AMDGPU/SI: Add llvm.amdgcn.s.waitcnt.all intrinsic
ClosedPublic

Authored by nhaehnle on Apr 17 2016, 3:20 PM.

Details

Summary

So it appears that to guarantee some of the ordering requirements of a GLSL
memoryBarrier() executed in the shader, we need to emit an s_waitcnt.

(We can't use an s_barrier, because memoryBarrier() may appear anywhere in
the shader, in particular it may appear in non-uniform control flow.)

Diff Detail

Repository
rL LLVM

Event Timeline

nhaehnle updated this revision to Diff 54014.Apr 17 2016, 3:20 PM
nhaehnle retitled this revision from to AMDGPU/SI: Add llvm.amdgcn.s.waitcnt.all intrinsic.
nhaehnle updated this object.
nhaehnle added a subscriber: llvm-commits.
arsenm edited edge metadata.Apr 17 2016, 3:28 PM

What are the memory barrier requirements for GLSL? Do you need consistency between multiple workgroups?

include/llvm/IR/IntrinsicsAMDGPU.td
71 ↗(On Diff #54014)

I think the intrinsic should be int_amdgpu_s_waitcnt, and we should expose the configuration bits with an input argument.

arsenm added inline comments.Apr 18 2016, 8:10 AM
include/llvm/IR/IntrinsicsAMDGPU.td
71 ↗(On Diff #54014)

I'm not sure waitcnt should be directly exposed, and it should probably be a memfence intrinsic. However, I'm not clear if what is really wanted here is the cache flush intrinsics like is necessary for OpenCL 2.0

This also doesn't need to be convergent

Yes, we need consistency between all shader invocations, which can span all the CUs and SEs on the chip. There isn't really a notion of workgroups for GLSL graphics shaders. Basically, the instruction needs to make sure that all past memory writes by the shader (actually, only 'coherent' and 'volatile' ones) are visible to all other shaders. I'm not sure about what OpenCL needs.

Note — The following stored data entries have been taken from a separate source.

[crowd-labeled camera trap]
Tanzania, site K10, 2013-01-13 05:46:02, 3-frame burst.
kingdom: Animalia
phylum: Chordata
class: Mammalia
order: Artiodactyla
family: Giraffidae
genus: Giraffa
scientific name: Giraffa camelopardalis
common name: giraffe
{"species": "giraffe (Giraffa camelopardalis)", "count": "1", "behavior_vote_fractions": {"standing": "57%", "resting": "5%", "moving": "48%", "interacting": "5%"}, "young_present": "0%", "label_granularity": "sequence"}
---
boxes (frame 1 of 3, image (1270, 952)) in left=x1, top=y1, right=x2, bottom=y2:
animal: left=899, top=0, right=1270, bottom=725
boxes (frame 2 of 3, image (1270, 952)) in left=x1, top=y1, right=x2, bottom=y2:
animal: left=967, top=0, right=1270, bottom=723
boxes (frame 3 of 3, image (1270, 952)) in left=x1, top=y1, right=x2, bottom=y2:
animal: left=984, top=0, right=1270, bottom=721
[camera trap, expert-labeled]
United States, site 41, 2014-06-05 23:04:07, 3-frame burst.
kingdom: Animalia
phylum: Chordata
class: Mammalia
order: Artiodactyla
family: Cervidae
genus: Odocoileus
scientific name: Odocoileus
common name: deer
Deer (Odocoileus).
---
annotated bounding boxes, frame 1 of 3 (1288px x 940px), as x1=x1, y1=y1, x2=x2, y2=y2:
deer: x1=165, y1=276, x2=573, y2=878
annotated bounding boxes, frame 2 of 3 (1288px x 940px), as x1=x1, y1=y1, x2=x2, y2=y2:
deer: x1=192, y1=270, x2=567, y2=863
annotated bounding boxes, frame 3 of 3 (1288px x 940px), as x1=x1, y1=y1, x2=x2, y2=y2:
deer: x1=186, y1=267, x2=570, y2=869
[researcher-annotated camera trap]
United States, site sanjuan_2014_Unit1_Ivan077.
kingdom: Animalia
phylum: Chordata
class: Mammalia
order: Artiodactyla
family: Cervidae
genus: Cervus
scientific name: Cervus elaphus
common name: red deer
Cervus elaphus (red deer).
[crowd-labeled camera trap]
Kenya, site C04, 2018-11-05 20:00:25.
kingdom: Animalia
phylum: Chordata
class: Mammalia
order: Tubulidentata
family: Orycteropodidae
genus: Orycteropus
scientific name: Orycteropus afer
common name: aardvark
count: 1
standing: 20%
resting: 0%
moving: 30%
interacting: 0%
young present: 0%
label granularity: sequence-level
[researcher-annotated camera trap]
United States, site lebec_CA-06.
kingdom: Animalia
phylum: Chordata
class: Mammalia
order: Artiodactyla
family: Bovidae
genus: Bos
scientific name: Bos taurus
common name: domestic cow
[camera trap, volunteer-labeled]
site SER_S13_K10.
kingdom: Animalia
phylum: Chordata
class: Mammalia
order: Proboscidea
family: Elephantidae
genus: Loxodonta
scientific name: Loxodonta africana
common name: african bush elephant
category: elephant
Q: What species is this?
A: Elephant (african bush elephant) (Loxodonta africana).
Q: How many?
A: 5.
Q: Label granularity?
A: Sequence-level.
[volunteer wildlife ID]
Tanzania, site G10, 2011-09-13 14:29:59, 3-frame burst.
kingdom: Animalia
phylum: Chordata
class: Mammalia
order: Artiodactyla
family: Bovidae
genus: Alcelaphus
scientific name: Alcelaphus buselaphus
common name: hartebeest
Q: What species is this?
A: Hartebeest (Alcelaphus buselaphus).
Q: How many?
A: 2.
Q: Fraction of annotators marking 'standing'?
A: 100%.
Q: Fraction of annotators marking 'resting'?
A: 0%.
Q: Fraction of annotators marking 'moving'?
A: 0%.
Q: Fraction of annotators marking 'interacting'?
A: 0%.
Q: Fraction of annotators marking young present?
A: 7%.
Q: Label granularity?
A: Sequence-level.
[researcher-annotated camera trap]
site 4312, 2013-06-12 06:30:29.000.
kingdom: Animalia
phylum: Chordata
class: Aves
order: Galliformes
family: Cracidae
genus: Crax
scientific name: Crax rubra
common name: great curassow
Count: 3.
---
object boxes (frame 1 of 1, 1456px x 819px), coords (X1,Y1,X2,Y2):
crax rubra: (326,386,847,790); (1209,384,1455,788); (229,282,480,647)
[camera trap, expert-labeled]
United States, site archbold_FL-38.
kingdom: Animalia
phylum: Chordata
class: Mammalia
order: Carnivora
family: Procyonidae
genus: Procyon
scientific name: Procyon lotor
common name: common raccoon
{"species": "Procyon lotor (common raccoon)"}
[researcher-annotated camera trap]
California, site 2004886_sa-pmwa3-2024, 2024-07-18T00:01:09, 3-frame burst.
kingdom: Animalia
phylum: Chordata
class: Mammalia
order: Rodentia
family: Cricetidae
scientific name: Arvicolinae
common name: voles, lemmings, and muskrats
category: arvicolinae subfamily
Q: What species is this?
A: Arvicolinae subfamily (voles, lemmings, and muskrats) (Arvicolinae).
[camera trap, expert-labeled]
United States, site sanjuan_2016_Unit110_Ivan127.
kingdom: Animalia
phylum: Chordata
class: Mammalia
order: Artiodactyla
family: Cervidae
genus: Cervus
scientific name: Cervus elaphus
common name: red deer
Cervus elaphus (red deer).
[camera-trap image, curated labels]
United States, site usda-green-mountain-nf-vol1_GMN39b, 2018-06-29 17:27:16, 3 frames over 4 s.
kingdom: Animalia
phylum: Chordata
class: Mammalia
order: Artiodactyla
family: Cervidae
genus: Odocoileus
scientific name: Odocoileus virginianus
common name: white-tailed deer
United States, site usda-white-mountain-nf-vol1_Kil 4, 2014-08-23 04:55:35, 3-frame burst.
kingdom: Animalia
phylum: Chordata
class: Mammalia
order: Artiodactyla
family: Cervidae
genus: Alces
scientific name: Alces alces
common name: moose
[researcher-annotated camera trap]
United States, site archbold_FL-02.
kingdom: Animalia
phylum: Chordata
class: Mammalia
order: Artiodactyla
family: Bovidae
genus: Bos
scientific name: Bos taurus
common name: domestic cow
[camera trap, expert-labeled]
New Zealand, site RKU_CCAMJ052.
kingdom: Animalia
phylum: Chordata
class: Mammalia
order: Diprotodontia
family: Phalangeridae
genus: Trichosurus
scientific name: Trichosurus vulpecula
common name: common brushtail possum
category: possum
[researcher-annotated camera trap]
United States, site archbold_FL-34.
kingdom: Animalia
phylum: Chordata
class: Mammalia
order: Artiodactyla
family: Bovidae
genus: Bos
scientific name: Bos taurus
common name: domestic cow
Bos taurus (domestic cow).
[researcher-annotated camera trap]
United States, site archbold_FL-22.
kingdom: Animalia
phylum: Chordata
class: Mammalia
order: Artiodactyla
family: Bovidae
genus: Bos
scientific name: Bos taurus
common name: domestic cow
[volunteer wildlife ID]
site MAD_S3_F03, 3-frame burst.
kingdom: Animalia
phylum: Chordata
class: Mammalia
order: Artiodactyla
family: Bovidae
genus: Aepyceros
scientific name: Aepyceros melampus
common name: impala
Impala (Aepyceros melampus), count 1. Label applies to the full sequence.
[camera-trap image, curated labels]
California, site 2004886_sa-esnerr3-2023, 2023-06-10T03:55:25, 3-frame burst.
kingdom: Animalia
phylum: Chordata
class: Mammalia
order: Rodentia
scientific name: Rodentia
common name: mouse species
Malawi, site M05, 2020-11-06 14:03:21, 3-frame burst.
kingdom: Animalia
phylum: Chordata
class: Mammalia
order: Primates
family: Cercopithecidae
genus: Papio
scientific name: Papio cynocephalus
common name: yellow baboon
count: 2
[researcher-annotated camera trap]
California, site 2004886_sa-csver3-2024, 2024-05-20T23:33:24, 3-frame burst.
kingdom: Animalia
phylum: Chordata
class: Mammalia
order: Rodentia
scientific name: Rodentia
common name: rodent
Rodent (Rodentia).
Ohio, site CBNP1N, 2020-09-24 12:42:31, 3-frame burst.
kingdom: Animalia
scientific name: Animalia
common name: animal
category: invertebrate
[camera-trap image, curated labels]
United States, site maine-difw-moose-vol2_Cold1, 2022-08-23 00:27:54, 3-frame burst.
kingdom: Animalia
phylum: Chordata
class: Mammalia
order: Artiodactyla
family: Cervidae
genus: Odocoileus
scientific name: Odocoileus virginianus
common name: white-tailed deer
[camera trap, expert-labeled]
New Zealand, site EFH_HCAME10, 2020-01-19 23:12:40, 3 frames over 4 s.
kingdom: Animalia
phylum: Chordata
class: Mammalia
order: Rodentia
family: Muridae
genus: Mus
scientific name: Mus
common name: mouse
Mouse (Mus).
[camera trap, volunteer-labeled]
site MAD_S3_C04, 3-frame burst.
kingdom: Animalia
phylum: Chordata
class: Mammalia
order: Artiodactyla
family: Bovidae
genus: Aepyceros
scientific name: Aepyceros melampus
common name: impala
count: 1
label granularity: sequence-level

With this patch, the idea is to implement this by setting glc=1 on the coherent/volatile writes and using a wait. I believe (but have not tried) that an alternative would be to always use glc=0 and wait + explicitly request an L1 cache flush at the memory barrier.

Tom, do you want the numeric counts as input, or just bits that indicate whether to wait for vm/exp/lgkm?

Tom, do you want the numeric counts as input, or just bits that indicate whether to wait for vm/exp/lgkm?

Just the bits. So, the input to the intrinsic and the instruction are the same.

nhaehnle updated this revision to Diff 54311.Apr 19 2016, 6:42 PM
nhaehnle edited edge metadata.

Changed the intrinsic to take a single argument.

Also changed the SIInsertWaits logic so that the intrinsic will be delayed
up to the next counter-incrementing instruction or the next "natural" wait
(and then merged with it).

tstellarAMD accepted this revision.Apr 25 2016, 2:03 PM
tstellarAMD edited edge metadata.

LGTM.

This revision is now accepted and ready to land.Apr 25 2016, 2:03 PM
This revision was automatically updated to reflect the committed changes.